Exercise objective
In the thread below on comparing dataframe schemas in Scala, why can't the Hive metadata be seen when the schemas are printed?

BEGIN Text block

Schema comparison of two dataframes in scala

Based on @Derek Kaknes's answer, here's the solution I came up with for comparing schemas, being concerned only about column name, datatype & nullability and indifferent to metadata

import org.apache.spark.sql.DataFrame
import org.apache.spark.sql.types.{DataType, StructField}

def getCleanedSchema(df: DataFrame): Map[String, (DataType, Boolean)] = {
    df.schema.map { (structField: StructField) =>
      structField.name.toLowerCase -> (structField.dataType, structField.nullable)
    }.toMap
  }

// Compare relevant information
def getSchemaDifference(schema1: Map[String, (DataType, Boolean)],
                        schema2: Map[String, (DataType, Boolean)]
                       ): Map[String, (Option[(DataType, Boolean)], Option[(DataType, Boolean)])] = {
  (schema1.keys ++ schema2.keys).
    map(_.toLowerCase).
    toList.distinct.
    flatMap { (columnName: String) =>
      val schema1FieldOpt: Option[(DataType, Boolean)] = schema1.get(columnName)
      val schema2FieldOpt: Option[(DataType, Boolean)] = schema2.get(columnName)

      if (schema1FieldOpt == schema2FieldOpt) None
      else Some(columnName -> (schema1FieldOpt, schema2FieldOpt))
    }.toMap
}
  • getCleanedSchema method extracts information of interest - column datatype & nullability and returns a map of column name to tuple

  • getSchemaDifference method returns a map containing only those columns that differ in the two schemas. If a column is absent in one of the two schemas, then it's corresponding properties would be None


I've just had the exact same problem. When you read data from Hive the schema's StructField component will sometimes contain Hive metadata in the field metadata. You can't see it when printing the schemas because this field is not part of the toString definition.

Here is the solution I've decided to use, I just get a copy of the schema with an empty Metadata before comparing it :

schema.map(_.copy(metadata = Metadata.empty))

END Text block
BEGIN Study material

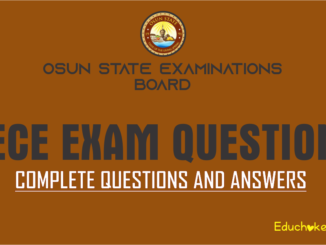 osun state bece expo
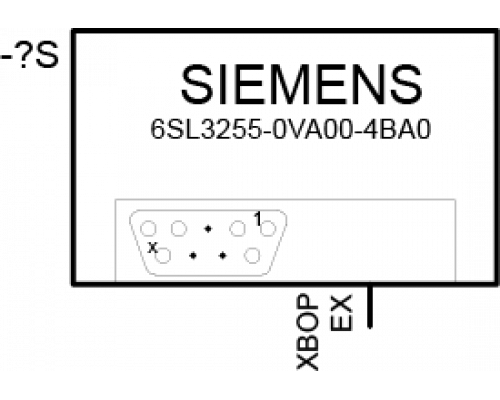 6SL3255-0VA00-4BA0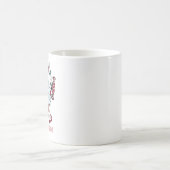 Mug Père Noël fantaisiste (Centre)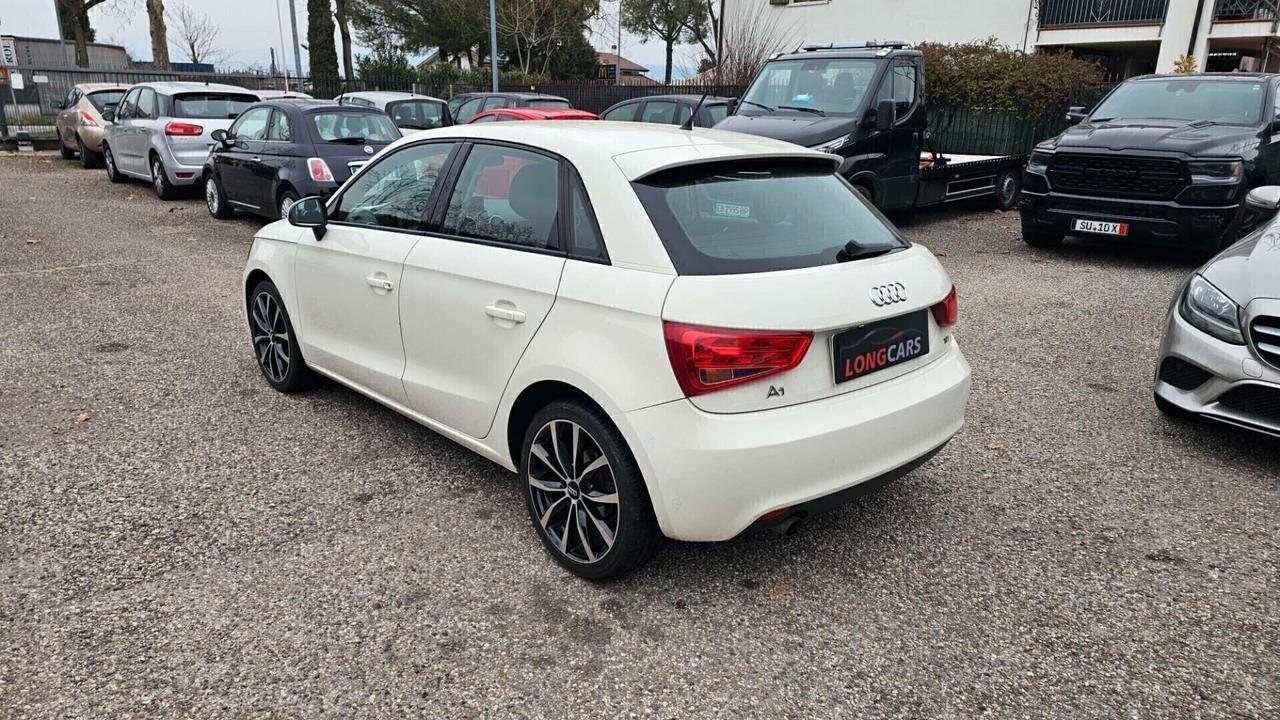 Audi A1 1.6 TDI S line edition NEOPATENTATI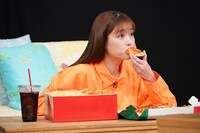 松村沙友理 (c)日本テレビ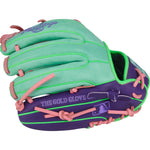 Rawlings Heart of the Hide ContoUR PROR314U-2MPU 11.5"-RHT Baseball Glove - image 4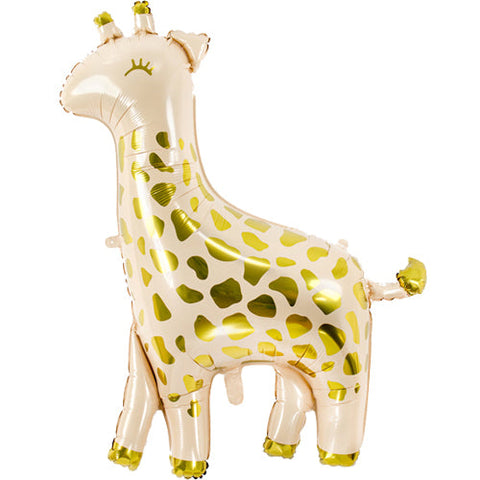 Baby Giraffe - Supershape Foil Balloon (40")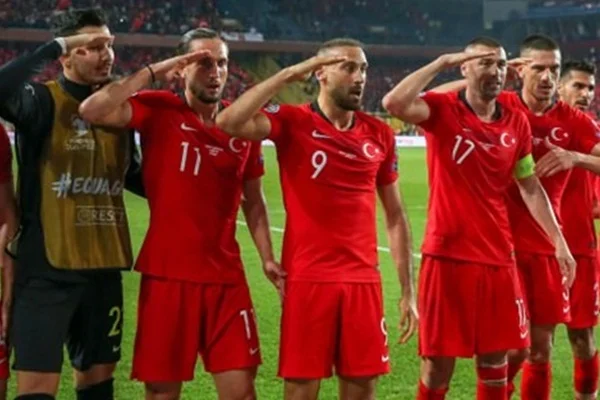 UEFA'dan skandal Türkiye açıklaması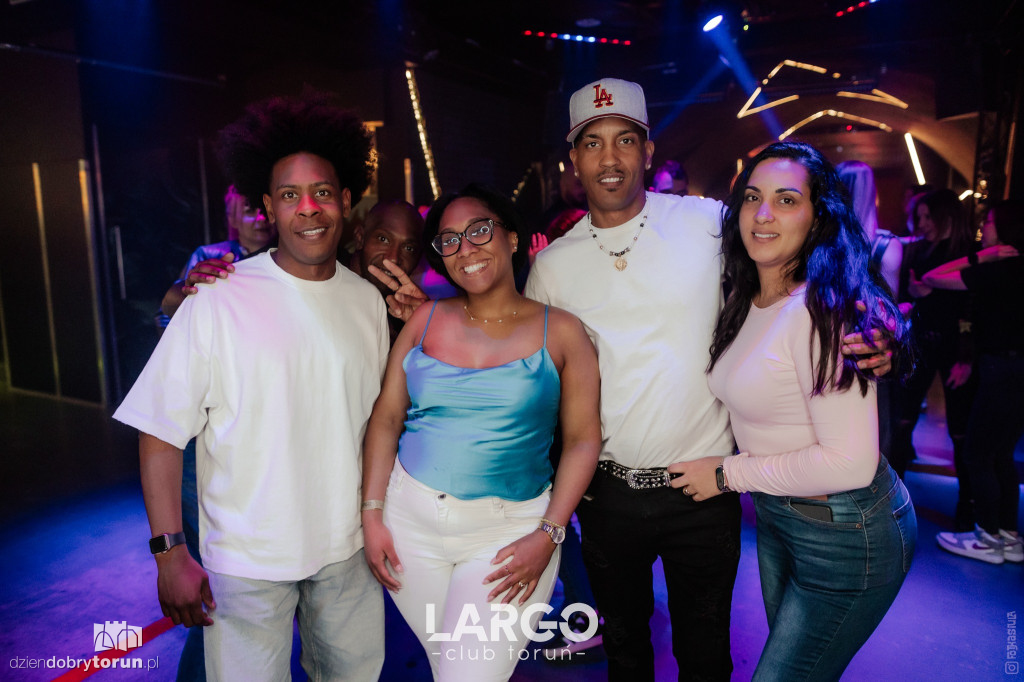 ASHLEY LATINO SHOW w Largo Club!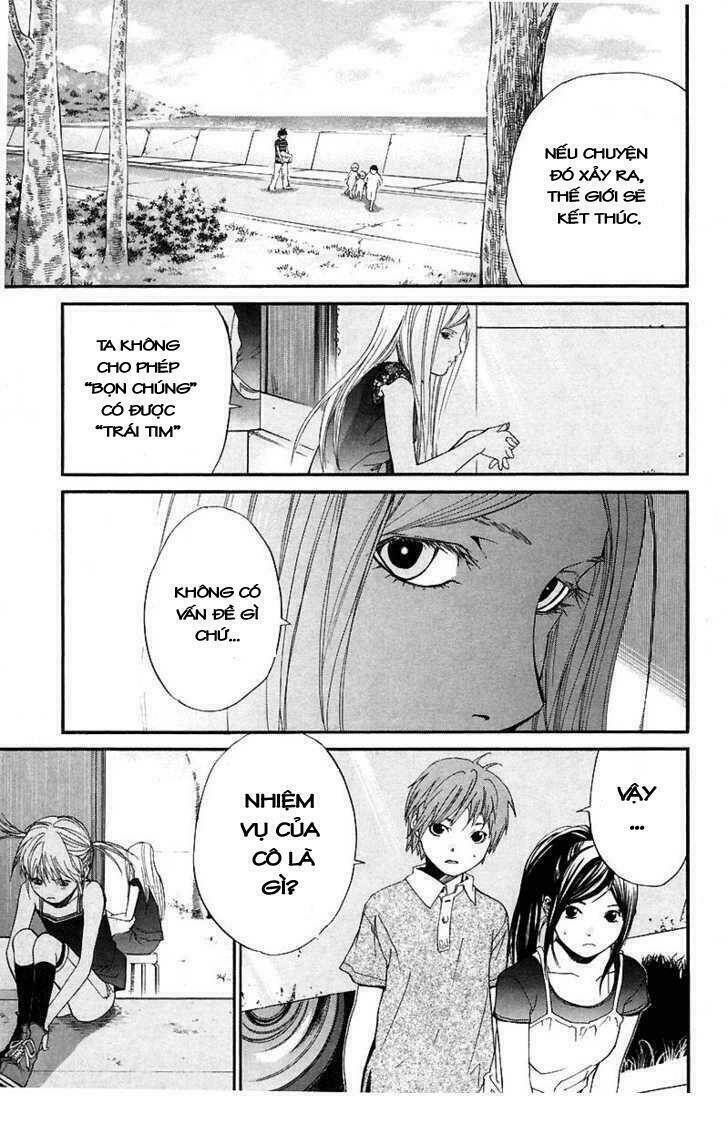 alive - the final evolution chapter 39 45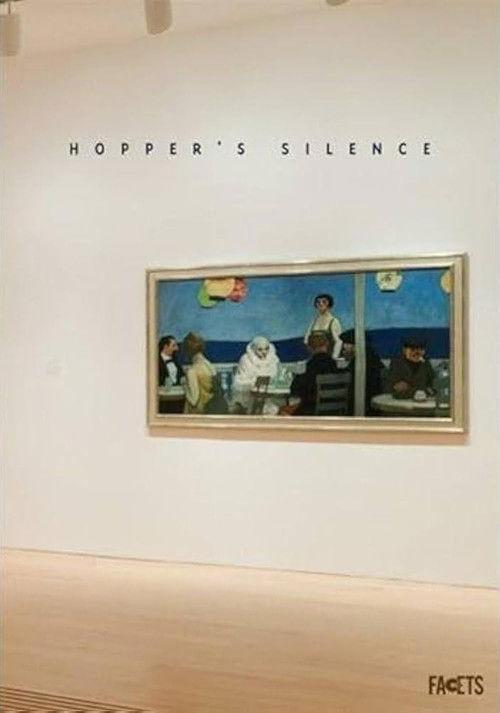 Hopper's Silence 1981 official movie poster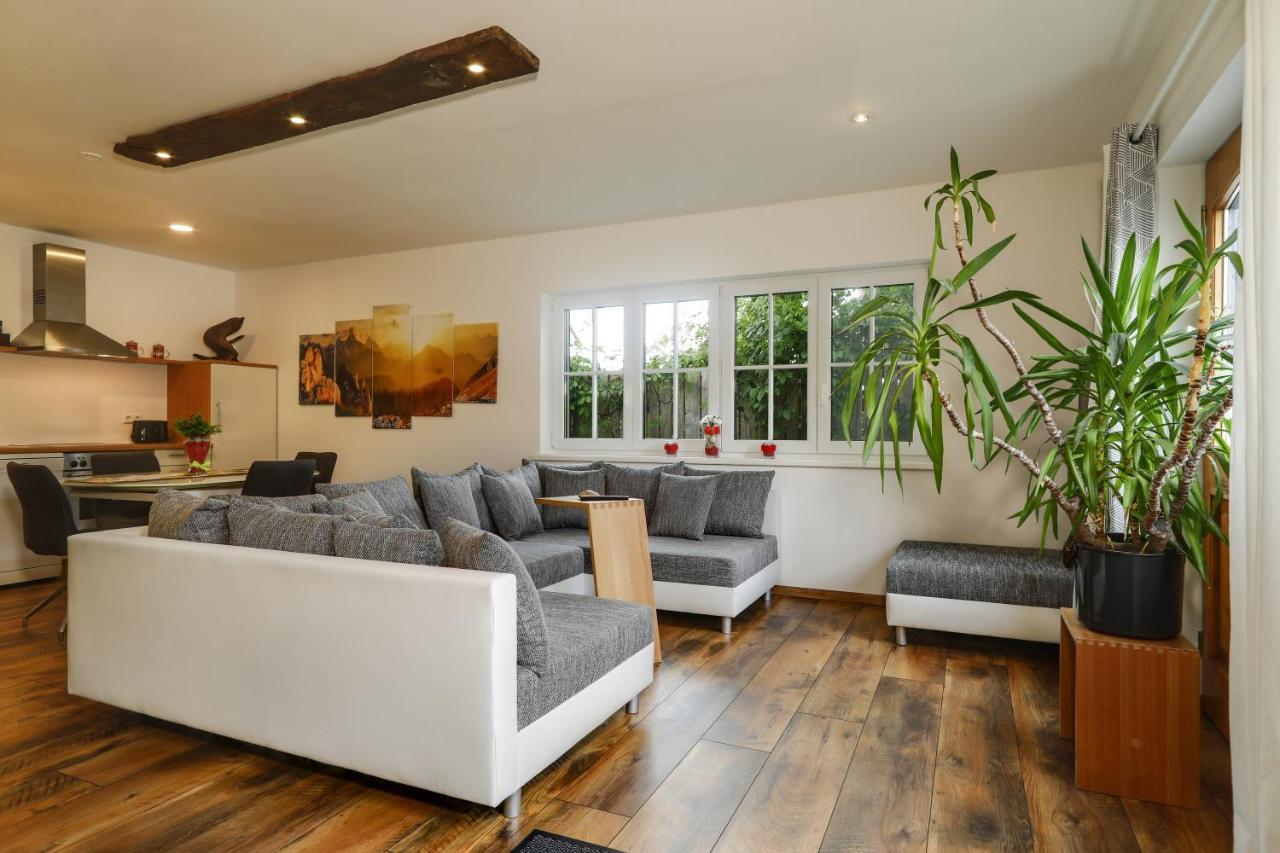 זיגמארסצל Ferienwohnung Fritsche מראה חיצוני תמונה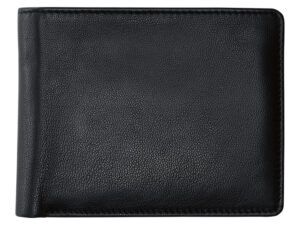 LIVERGY® Pánska kožená peňaženka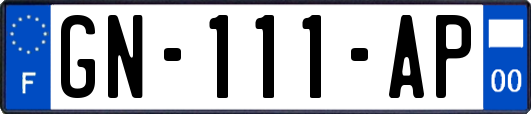 GN-111-AP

END Study material

Completed task
The metadata field is not part of the toString definition.